START LISTING
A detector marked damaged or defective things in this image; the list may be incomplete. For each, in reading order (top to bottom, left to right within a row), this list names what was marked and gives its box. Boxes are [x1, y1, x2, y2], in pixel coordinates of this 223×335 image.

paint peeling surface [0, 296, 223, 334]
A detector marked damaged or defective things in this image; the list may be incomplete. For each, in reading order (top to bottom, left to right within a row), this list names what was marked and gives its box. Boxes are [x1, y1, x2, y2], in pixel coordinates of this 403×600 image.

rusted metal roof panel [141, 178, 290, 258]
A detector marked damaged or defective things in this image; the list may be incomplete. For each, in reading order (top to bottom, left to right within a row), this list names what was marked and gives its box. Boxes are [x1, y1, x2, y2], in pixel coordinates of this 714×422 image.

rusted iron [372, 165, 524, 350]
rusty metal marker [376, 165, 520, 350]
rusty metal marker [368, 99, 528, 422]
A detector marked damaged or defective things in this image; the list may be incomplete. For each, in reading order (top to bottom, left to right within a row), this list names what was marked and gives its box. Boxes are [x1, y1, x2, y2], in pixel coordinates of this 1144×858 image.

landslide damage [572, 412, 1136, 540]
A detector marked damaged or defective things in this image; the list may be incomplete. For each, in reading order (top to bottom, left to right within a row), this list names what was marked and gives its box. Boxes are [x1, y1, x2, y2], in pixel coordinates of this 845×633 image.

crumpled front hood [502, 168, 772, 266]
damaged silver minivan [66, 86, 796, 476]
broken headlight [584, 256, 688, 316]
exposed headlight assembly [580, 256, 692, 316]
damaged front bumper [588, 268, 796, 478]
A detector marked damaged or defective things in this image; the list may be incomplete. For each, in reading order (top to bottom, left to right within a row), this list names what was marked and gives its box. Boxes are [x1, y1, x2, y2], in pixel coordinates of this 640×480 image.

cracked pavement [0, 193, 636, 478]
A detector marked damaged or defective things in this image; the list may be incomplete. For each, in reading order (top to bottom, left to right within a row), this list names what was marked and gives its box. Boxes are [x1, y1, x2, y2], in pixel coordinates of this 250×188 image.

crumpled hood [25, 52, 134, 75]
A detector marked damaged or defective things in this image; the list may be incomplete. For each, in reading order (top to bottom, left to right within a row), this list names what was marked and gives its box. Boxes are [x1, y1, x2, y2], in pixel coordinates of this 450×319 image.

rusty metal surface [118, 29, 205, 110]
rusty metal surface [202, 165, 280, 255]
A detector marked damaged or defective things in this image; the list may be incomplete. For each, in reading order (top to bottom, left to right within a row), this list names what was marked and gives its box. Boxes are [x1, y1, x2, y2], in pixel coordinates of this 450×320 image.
END LISTING
• **PROBLEM TO SOLVE**:
Extract, word for word, the stretch of lines above from the very first one through the line that contains "paint peeling surface [0, 296, 223, 334]".

• **ANSWER TO THIS TASK**:
A detector marked damaged or defective things in this image; the list may be incomplete. For each, in reading order (top to bottom, left to right within a row), this list names what was marked and gives its box. Boxes are [x1, y1, x2, y2], in pixel coordinates of this 223×335 image.

paint peeling surface [0, 296, 223, 334]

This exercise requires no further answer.